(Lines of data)
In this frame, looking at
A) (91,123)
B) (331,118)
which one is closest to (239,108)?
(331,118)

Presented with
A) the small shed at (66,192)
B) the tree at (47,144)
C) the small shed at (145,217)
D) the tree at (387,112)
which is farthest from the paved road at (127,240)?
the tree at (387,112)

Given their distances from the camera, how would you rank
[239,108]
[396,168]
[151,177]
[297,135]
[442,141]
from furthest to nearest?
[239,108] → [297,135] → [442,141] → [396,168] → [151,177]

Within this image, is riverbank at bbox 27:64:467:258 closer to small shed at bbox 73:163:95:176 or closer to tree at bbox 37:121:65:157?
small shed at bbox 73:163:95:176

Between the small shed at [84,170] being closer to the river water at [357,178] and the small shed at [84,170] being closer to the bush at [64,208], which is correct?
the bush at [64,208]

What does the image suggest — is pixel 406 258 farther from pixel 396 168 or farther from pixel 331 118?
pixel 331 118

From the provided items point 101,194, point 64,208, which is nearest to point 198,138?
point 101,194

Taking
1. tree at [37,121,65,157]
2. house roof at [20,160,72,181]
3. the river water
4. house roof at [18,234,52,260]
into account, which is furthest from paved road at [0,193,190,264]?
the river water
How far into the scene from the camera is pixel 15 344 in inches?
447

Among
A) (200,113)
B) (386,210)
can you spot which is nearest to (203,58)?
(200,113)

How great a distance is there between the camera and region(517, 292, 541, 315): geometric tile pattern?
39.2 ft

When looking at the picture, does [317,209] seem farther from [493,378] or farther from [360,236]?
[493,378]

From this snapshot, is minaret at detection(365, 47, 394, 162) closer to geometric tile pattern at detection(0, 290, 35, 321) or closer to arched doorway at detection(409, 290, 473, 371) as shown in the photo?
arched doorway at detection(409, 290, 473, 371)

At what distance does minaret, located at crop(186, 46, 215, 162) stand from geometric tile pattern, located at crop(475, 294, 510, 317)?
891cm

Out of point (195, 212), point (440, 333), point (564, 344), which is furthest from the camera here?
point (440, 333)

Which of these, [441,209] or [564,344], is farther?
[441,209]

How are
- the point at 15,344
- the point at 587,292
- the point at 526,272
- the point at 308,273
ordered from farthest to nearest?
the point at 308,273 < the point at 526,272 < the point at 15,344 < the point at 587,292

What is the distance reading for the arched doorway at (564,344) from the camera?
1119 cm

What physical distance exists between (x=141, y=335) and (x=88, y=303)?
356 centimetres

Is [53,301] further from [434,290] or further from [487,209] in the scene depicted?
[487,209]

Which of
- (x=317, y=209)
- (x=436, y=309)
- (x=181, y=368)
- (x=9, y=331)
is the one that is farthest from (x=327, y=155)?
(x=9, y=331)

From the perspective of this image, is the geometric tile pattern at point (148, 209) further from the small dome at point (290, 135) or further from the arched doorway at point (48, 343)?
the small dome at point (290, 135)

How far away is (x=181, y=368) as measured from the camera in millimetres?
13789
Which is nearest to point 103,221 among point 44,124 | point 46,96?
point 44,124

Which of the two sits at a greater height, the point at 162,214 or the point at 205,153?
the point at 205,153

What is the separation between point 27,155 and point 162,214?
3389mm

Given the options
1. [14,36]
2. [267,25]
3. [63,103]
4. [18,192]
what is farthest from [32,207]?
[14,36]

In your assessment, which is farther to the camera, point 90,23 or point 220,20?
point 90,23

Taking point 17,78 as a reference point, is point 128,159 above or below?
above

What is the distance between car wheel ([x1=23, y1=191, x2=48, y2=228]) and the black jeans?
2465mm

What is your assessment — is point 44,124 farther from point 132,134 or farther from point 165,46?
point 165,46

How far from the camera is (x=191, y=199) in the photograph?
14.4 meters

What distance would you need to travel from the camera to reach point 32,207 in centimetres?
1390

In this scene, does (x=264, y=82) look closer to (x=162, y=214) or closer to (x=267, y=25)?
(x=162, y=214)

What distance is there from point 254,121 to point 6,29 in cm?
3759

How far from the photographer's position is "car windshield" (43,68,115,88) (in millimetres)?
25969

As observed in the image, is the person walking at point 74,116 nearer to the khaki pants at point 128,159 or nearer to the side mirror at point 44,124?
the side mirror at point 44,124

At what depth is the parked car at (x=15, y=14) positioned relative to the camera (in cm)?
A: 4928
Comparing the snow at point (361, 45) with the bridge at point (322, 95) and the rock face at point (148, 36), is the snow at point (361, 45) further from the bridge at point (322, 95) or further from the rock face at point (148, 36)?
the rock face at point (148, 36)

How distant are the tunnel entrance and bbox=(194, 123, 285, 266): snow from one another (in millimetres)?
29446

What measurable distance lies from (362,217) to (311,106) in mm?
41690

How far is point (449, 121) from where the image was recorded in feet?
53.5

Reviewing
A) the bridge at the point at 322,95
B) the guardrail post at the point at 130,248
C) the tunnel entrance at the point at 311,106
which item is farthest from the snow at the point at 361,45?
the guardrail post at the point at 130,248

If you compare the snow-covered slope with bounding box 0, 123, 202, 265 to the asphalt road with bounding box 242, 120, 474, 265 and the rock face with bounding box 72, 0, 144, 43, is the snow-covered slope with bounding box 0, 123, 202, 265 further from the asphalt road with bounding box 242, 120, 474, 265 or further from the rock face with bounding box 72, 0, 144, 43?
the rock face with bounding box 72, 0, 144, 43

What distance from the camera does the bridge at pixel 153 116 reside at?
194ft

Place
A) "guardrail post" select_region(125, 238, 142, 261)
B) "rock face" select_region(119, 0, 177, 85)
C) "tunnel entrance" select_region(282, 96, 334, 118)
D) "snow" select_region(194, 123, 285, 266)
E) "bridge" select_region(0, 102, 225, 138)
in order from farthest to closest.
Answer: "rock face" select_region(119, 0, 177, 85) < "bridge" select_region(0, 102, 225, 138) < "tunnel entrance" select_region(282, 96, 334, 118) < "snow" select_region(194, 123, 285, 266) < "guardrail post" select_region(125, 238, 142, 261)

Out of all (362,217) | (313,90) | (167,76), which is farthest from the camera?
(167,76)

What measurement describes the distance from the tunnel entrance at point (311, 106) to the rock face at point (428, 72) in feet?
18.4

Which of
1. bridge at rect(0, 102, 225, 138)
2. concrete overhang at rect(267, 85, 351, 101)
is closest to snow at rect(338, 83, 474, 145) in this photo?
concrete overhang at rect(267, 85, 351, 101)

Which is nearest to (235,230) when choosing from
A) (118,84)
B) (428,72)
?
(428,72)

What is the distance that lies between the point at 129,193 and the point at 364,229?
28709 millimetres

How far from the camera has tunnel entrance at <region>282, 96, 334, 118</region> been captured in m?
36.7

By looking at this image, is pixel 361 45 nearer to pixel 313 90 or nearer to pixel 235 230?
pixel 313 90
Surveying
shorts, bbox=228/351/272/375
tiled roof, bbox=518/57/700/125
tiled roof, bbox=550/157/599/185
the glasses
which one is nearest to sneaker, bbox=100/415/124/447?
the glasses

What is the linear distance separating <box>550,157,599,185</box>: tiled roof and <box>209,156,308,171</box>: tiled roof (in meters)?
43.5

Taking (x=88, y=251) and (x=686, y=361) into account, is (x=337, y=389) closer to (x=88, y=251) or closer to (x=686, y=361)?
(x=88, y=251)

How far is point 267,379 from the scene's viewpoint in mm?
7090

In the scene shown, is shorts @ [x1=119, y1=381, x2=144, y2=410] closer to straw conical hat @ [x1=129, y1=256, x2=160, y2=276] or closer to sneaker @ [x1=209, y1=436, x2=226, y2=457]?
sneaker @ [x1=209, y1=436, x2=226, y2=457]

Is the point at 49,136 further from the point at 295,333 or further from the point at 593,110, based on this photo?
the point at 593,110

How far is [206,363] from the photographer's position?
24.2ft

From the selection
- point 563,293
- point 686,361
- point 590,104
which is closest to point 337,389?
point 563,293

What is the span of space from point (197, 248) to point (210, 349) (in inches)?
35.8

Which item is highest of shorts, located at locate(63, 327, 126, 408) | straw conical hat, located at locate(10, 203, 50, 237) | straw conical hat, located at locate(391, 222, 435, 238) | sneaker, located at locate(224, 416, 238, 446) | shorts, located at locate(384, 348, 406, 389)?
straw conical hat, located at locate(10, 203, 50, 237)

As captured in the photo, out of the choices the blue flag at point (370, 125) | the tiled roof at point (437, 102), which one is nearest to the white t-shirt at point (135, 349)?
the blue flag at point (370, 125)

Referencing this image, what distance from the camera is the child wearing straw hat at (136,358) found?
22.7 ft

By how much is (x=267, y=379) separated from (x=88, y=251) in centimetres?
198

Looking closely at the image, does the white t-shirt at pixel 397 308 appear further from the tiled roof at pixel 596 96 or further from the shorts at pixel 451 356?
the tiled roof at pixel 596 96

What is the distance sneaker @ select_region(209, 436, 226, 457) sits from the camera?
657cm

**Prompt**
Your task is to reproduce, exactly and exclusively, the lines from the one holding "What is the linear" through the final line of the listing.

**Response to the task**
What is the linear distance separating <box>550,157,599,185</box>: tiled roof and <box>209,156,308,171</box>: tiled roof (in meters)?
43.5

Taking (x=88, y=251) and (x=686, y=361) into account, is (x=337, y=389) closer to (x=88, y=251) or closer to (x=686, y=361)?
(x=88, y=251)

How far is point 267,379 from the scene's viewpoint in mm?
7090

In the scene shown, is shorts @ [x1=119, y1=381, x2=144, y2=410] closer to straw conical hat @ [x1=129, y1=256, x2=160, y2=276] or closer to sneaker @ [x1=209, y1=436, x2=226, y2=457]?
sneaker @ [x1=209, y1=436, x2=226, y2=457]

Is the point at 49,136 further from the point at 295,333 or further from the point at 593,110, based on this photo?
the point at 593,110

How far is [206,363] from the photographer's position?
24.2ft

From the selection
- point 563,293
- point 686,361
- point 590,104
which is closest to point 337,389?
point 563,293

What is the span of space from point (197, 248) to point (210, 349) (in inches)?
35.8

Which item is highest of shorts, located at locate(63, 327, 126, 408) | straw conical hat, located at locate(10, 203, 50, 237) | straw conical hat, located at locate(391, 222, 435, 238) | sneaker, located at locate(224, 416, 238, 446) | shorts, located at locate(384, 348, 406, 389)?
straw conical hat, located at locate(10, 203, 50, 237)

As captured in the photo, out of the choices the blue flag at point (370, 125) | the tiled roof at point (437, 102), which one is nearest to the white t-shirt at point (135, 349)?
the blue flag at point (370, 125)

Referencing this image, what distance from the camera is the child wearing straw hat at (136,358) found?
22.7 ft

By how much is (x=267, y=379) separated from (x=88, y=251) in centimetres?
198

Looking closely at the image, does the white t-shirt at pixel 397 308 appear further from the tiled roof at pixel 596 96 or further from the shorts at pixel 451 356?
the tiled roof at pixel 596 96

What is the distance sneaker @ select_region(209, 436, 226, 457) sits from the camera?
657cm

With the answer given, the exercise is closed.